Silk stresses the closeness of the relationship they get with a smaller indie agency that some clients like.
“We have seen a strong aversion from clients to the layers of staff that often come with corporate agencies. Clients also like working with the senior people, something Chemistry prides itself on. Our directors and senior people are on the tools every day.”
Speed and agility are common threads amongst independents. When Chuter, who was formerly FCB Media’s managing director, joined forces with former OMD chief digital officer Kris Hadley to launch a new strategy, technology and media management agency, Together, they developed their own tools and offerings without any global red tape or margin pressure getting in the way.
As Chuter alludes to, hunger, passion and ambition lead to success. Indies tend to care deeply, because it’s their business so ‘attention to craft’ and ‘making things great’ are the driving forces.

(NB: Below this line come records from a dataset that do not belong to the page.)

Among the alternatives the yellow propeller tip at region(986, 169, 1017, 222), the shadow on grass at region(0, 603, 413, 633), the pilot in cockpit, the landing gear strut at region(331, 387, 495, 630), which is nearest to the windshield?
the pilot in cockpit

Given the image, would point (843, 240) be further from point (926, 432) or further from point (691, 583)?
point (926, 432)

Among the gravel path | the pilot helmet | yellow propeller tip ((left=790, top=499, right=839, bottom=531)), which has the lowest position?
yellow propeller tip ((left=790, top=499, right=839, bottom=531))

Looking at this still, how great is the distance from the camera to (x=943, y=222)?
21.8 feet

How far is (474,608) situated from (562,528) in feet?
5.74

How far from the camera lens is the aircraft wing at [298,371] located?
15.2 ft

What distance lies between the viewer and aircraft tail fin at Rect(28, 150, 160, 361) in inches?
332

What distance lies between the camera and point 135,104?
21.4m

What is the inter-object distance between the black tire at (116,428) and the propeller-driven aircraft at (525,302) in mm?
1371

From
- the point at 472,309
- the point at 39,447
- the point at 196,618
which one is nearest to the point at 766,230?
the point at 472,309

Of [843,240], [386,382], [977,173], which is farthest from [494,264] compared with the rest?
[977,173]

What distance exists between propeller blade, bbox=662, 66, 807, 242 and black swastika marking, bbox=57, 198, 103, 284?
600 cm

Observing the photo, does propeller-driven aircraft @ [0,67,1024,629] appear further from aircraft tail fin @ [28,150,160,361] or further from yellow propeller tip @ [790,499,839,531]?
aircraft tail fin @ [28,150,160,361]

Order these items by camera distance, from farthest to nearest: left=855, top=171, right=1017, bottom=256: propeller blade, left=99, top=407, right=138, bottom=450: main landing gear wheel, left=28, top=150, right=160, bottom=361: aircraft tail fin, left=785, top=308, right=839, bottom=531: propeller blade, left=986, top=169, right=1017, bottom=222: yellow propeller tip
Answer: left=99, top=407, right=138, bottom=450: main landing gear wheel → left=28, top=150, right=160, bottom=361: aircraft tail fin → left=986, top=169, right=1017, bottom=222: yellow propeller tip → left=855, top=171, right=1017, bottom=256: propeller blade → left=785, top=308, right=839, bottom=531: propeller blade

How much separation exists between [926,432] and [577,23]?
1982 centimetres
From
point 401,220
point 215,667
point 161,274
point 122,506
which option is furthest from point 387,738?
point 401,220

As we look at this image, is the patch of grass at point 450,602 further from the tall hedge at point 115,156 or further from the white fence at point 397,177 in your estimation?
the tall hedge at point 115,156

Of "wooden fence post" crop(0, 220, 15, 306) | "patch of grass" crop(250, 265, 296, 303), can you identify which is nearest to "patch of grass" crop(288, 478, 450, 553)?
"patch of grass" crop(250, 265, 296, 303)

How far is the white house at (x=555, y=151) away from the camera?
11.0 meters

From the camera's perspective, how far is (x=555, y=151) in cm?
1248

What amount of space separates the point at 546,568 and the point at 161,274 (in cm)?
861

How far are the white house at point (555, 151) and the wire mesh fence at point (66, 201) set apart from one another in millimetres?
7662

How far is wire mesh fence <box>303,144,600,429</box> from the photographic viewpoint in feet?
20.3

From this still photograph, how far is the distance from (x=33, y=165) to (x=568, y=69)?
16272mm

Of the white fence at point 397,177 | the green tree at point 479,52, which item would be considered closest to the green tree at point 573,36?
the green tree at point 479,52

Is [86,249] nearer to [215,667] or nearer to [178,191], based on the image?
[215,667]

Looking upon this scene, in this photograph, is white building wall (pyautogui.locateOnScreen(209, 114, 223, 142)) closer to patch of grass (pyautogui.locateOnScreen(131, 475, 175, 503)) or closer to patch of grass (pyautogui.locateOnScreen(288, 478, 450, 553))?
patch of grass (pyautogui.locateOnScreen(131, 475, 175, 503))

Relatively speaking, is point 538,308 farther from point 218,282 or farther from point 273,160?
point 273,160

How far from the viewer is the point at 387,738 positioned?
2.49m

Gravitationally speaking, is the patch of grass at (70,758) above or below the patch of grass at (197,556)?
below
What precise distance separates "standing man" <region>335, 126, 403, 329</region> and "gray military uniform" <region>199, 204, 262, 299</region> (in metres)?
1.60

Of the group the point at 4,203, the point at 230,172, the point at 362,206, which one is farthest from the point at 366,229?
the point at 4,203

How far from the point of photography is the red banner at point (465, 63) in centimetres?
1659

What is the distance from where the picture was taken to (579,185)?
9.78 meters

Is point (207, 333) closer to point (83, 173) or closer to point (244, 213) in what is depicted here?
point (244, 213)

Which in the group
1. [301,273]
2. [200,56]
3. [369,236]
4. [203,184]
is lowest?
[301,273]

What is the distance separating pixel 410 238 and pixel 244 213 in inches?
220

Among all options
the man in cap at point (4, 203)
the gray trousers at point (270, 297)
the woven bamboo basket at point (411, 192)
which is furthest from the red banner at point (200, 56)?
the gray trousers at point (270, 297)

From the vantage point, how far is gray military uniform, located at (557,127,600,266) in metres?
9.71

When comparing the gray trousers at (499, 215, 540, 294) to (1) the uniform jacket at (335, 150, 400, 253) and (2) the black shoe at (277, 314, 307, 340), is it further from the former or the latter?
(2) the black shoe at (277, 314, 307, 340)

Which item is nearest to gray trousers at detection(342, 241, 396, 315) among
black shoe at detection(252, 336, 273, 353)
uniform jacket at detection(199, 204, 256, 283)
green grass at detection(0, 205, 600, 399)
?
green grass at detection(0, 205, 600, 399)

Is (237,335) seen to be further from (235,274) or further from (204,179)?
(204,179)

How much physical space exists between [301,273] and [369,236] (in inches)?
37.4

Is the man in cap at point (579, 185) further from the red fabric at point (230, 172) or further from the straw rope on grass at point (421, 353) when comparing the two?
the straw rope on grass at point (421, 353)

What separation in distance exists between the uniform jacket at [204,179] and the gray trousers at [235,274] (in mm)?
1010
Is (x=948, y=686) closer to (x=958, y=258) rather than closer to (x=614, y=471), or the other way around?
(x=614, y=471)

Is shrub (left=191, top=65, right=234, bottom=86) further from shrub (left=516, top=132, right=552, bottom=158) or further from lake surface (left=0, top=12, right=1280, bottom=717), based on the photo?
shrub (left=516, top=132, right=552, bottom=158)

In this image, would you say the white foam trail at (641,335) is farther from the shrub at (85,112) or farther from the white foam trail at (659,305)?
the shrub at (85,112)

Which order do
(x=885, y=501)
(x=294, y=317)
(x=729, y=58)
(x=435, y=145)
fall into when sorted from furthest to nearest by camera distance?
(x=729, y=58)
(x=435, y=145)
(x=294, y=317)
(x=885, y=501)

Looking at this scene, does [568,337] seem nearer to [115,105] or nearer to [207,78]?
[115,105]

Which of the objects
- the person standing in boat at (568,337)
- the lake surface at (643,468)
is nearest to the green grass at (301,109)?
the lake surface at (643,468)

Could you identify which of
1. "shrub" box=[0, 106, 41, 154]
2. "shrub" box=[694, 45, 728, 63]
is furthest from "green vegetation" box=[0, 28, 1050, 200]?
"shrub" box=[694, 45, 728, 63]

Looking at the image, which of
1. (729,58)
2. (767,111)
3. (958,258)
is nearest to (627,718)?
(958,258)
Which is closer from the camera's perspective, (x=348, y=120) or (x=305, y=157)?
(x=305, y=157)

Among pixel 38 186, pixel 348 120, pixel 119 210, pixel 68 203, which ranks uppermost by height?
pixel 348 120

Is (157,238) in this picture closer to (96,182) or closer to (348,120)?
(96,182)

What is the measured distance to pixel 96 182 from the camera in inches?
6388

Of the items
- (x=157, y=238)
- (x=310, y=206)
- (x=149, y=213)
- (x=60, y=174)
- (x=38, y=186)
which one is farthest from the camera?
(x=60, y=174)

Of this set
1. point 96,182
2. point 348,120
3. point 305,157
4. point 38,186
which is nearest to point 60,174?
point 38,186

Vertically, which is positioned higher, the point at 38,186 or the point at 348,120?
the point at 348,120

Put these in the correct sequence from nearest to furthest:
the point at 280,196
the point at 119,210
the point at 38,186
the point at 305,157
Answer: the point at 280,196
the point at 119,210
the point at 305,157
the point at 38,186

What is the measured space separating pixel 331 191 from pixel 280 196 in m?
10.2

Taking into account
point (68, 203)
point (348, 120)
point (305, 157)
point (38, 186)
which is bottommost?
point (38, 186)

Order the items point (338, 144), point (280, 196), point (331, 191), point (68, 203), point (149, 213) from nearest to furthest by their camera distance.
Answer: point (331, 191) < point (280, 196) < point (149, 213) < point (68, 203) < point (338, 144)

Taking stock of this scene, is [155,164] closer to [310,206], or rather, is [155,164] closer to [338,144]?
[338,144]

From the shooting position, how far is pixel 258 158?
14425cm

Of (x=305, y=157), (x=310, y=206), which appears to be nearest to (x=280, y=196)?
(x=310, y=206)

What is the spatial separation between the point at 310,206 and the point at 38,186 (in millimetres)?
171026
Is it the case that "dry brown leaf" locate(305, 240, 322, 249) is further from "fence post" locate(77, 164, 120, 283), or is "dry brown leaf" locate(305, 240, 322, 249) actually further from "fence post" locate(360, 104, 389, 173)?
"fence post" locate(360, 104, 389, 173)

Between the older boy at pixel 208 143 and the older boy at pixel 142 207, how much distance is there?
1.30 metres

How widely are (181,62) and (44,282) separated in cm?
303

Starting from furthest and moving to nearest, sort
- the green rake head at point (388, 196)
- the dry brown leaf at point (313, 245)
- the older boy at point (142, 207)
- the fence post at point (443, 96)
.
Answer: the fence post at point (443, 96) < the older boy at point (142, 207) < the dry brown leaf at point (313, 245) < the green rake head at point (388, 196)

As previously reported in StopPress, Chuter says he identified a number of consistent themes, including the desire for a more connected thinking as marketing becomes more complex and data-driven; the evolution of how brands engage with customers through technology; the need for a convergence of legacy silos within the industry; and the data-driven marketing promise of the potential of matching message with moment. He and Hadley recognised there was an opportunity to provide the skills around the value of integration.
A matter of size
If these examples appear to favour independent agencies, let’s not forget that size does matter. Big companies often feel safer dealing with big name agencies. Globally aligned clients create more opportunities for bigger budgets, collaboration with other network partners and global briefs. The greatest upside though is in the advantages that surface in the area of client acquisition. The multinational agencies are able to mobilise an army for pitches that independents often can’t compete with.
FCB is a good example of global advantage. The local agency has access to international tools like Opportunity Mapping (identifying the optimum connection moments) and Brand Bedrock (what is your brand’s lighthouse?) which dove-tail nicely into the local agency’s own well-established tools, like The Strategic Kickstart (love these client collaboration sessions) and The Art of Persuasion (the science behind behaviour change).
Creatively, FCB’s global chief creative officer Susan Credle, has introduced a 456 Scale which gives both clients and FCB a common evaluation tool and language for assessing work. It puts more science and rigger into those ‘yeah, nah’ conversations.
Rebelo put his finger on the issues facing clients attempting to align with the best-suited agency when in an interview with AdNews he stated: “Not all creative agencies are created equal. Some are still trying to fit into this new ad-world order. Some are wrestling with the conservative appetite of the market, others are seeing that as an opportunity. Not all have the talent, the ideas and rigor to help clients take the leaps of faith needed.”
The agency landscape has changed dramatically in recent years and will continue to evolve at a pace that will outstrip many. An integrated campaign in 1995 would be TV, print and radio. In 2020 there are a multitude of channels. The way these come together is challenging and needs resource. Clients either have to select a number of independent specialists, select a network of specialist agencies or choose a full-service agency. The coordination of the multiplicity of channels and specialisations demands very competent management. This may come from the marketer or the lead agency but in any event is challenging. It is one of the reasons why there is a desire for some clients to take all or part of these activities in-house.
As Stapleton puts it: “You only alleviate that pressure through having good relationships or through having a lot of resource. In today’s world, you have to surprise and delight people in a million different places.”